In this paper, a structural model is presented for estimating losses associated with the mis-selling of retail banking products. This is the first paper to consider factor-based modeling for this operational/conduct risk scenario. The approach employed makes use of frequency/severity techniques under the established loss distribution approach (LDA). Rather than calibrate the constituent distributions through the typical means of loss data or expert opinion, this paper develops a structural approach in which these are determined using bespoke models built on the underlying risk drivers and dynamics. For retail mis-selling, the frequency distribution is constructed using a Bayesian network, while the severity distribution is constructed using system dynamics.

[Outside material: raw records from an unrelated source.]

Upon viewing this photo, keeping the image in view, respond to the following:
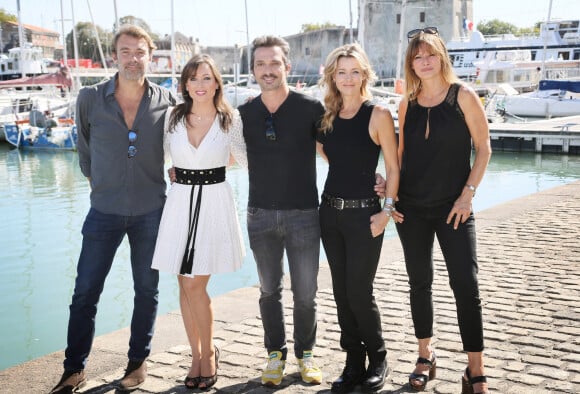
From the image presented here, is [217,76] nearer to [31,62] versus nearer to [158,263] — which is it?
[158,263]

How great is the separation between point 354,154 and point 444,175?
1.65 feet

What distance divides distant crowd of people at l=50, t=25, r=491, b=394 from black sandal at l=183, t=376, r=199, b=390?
0.04 ft

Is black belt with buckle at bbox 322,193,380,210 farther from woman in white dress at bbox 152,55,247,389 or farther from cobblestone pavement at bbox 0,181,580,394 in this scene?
cobblestone pavement at bbox 0,181,580,394

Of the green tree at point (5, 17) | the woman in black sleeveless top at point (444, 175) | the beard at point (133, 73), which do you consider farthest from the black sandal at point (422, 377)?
the green tree at point (5, 17)

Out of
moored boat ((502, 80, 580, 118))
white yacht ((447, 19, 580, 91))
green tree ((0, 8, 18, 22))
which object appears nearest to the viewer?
moored boat ((502, 80, 580, 118))

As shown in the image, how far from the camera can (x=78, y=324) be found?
397 centimetres

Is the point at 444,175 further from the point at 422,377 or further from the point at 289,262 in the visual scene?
the point at 422,377

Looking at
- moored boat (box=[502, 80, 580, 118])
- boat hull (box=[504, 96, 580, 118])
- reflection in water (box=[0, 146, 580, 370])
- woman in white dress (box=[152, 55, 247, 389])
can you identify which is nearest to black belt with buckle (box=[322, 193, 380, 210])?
woman in white dress (box=[152, 55, 247, 389])

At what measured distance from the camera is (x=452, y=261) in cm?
374

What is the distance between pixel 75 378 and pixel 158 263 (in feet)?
2.66

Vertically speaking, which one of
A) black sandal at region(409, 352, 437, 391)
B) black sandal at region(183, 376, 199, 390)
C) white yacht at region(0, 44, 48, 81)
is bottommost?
black sandal at region(183, 376, 199, 390)

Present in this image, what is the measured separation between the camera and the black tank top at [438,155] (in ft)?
12.2

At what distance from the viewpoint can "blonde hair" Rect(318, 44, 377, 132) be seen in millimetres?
3826

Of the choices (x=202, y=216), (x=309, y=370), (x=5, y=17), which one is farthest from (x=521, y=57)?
(x=5, y=17)
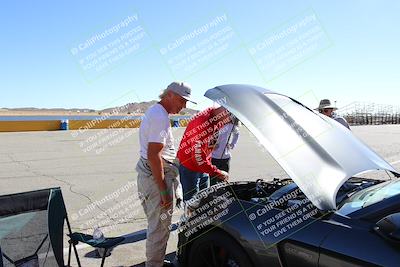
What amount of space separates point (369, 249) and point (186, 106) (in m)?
1.98

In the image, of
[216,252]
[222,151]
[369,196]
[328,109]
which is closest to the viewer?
[369,196]

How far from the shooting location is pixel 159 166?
11.3ft

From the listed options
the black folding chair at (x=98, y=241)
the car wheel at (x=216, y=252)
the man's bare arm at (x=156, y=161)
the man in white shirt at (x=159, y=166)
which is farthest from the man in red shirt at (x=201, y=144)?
the black folding chair at (x=98, y=241)

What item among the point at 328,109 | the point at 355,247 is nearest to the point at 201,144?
the point at 355,247

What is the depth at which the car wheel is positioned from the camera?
2.96 metres

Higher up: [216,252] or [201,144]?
[201,144]

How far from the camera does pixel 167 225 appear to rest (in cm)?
375

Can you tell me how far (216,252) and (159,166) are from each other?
862 mm

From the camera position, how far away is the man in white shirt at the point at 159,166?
3451 mm

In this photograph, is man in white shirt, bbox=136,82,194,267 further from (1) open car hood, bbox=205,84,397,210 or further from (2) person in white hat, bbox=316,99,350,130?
(2) person in white hat, bbox=316,99,350,130

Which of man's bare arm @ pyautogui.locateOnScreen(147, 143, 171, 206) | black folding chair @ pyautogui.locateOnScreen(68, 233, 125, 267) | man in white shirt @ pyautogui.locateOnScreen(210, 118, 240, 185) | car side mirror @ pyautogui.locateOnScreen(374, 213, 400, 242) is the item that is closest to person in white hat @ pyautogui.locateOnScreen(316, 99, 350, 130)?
man in white shirt @ pyautogui.locateOnScreen(210, 118, 240, 185)

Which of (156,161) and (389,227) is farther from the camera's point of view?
(156,161)

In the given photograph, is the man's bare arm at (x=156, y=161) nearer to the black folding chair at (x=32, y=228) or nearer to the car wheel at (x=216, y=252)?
the car wheel at (x=216, y=252)

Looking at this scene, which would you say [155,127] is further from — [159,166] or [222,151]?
[222,151]
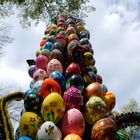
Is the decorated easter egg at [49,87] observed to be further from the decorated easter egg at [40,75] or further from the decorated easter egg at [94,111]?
the decorated easter egg at [40,75]

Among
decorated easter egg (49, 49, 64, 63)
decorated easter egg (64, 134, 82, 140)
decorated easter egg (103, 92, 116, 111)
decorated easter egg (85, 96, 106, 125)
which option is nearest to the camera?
decorated easter egg (64, 134, 82, 140)

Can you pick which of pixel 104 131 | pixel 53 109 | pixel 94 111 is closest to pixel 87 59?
pixel 94 111

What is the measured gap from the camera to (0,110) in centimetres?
724

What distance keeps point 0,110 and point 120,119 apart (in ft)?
7.78

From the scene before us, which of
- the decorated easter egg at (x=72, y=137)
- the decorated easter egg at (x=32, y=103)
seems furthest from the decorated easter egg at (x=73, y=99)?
the decorated easter egg at (x=72, y=137)

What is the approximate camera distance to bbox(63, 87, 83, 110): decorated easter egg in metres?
5.73

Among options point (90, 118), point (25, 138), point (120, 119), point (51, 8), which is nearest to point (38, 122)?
point (25, 138)

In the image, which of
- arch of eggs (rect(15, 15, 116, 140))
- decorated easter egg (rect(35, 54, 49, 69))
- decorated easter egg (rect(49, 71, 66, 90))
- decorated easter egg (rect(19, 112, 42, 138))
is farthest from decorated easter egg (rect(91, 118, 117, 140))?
decorated easter egg (rect(35, 54, 49, 69))

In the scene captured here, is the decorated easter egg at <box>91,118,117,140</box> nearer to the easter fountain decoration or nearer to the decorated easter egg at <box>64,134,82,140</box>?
the easter fountain decoration

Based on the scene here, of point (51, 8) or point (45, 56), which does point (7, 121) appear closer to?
point (45, 56)

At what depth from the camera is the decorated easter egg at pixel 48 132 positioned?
5164 millimetres

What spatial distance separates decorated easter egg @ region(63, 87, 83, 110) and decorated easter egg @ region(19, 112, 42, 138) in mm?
500

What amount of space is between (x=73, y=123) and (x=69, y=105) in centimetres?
45

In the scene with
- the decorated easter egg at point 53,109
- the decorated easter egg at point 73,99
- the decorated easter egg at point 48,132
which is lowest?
the decorated easter egg at point 48,132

This has not been used to date in driver-based models for operational risk. In using system dynamics, with elements of queuing theory and multi-objective optimization, this paper advocates a versatile attitude with regard to modeling by ensuring the model is appropriately representative of the scenario in question. The constructed model is thereafter applied to a specific and currently relevant scenario involving packaged bank accounts, and illustrative capital estimates are determined. This paper finds that using structural models could provide a more risk-sensitive alternative to using loss data or expert opinion in scenario-level risk quantification. Further, these models could be exploited for a variety of risk management uses, such as the assessment of control efficacy and operational and resource planning.
一个估计零售银行产品不当销售损失的结构模型
在本文中,提出了一个结构模型来估计与零售银行产品不当销售相关的损失。这是第一篇考虑为这种操作/行为风险场景建立基于因素的模型的论文。所采用的方法在已建立的损失分布方法(LDA)下使用频率/严重性技术。本文不是通过典型的损失数据或专家意见来校准成分分布,而是开发了一种结构方法,在这种方法中,这些分布是使用基于潜在风险驱动因素和动态的定制模型来确定的。对于零售不当销售,使用贝叶斯网络构建频率分布,使用系统动力学构建严重程度分布。迄今为止,这还没有用于基于驾驶员的操作风险模型。在使用系统动力学,结合排队论和多目标优化的元素,本文通过确保模型适当地代表所讨论的场景,提倡在建模方面采取一种通用的态度。然后,将构建的模型应用于涉及打包银行账户的特定且当前相关的场景,并确定说明性资本估计。本文发现,在情景级风险量化中,使用结构模型可以提供比使用损失数据或专家意见更具有风险敏感性的替代方案。此外,这些模型可用于各种风险管理用途,例如评估控制效力以及业务和资源规划。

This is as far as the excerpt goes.